In Death Valley, July is the month that statistically has the most deaths and injuries such as dehydration. The people most likely to get injured are those who don't know their limits, wander and become disoriented.
"Don't challenge yourself," Stachelski said.
The last recorded heat-related death in the area was July 26, 2009; statistics for later than 2011 were not available. Most heat-related deaths involved people ages 60 and older.
July is likely to have a "surplus of heat" as well, with a 38% chance for above-normal temperatures, Stachelski said.
At the Furnace Creek Resort, there's not much activity, Wegner said. Guests are staying by the pool and indoors. This weekend, the resort will have cool-down stations and misters out for visitors.
For those going on day trips, Wegner said, remember that "nothing works in this kind of heat." Cars overheat and cell service is limited, she said, so let someone know where you're going and don't go too far away.

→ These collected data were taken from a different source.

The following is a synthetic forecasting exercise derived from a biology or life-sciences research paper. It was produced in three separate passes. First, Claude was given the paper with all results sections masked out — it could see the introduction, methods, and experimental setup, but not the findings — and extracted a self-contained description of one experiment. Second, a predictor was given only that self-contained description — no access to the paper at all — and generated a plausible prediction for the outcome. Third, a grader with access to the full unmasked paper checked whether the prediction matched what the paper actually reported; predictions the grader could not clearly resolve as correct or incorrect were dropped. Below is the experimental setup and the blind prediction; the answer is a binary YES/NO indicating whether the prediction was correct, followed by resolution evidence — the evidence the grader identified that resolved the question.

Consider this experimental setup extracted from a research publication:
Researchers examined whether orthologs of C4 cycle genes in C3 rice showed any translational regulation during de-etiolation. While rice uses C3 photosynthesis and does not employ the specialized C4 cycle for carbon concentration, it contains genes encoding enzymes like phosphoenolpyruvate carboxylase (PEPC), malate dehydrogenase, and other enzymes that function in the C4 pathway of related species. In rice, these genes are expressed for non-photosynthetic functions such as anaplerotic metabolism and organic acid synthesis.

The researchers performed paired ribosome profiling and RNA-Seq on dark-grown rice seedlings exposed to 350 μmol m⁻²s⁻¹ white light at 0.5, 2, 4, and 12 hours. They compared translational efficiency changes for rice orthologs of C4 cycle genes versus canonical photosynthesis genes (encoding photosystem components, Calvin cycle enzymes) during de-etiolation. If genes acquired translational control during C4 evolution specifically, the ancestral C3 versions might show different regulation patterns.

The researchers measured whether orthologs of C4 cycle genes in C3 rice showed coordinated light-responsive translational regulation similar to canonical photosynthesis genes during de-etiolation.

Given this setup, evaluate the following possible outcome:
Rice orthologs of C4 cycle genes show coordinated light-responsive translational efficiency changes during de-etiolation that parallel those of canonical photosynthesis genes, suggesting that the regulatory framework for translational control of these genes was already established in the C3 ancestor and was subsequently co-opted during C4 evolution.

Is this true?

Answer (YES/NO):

On the bright side: At least there's no humidity, she said with a laugh.
"I don't think you ever get used to [the heat]. You know it's coming and you dread it," she said. "You're sweating, trust me. You're sweating."
Several agencies opened cooling centers — air-conditioned public facilities that can be used to escape the heat. Information about the centers can be found by dialing 211, the county's information line. Click on the following link to find an interactive map of the centers.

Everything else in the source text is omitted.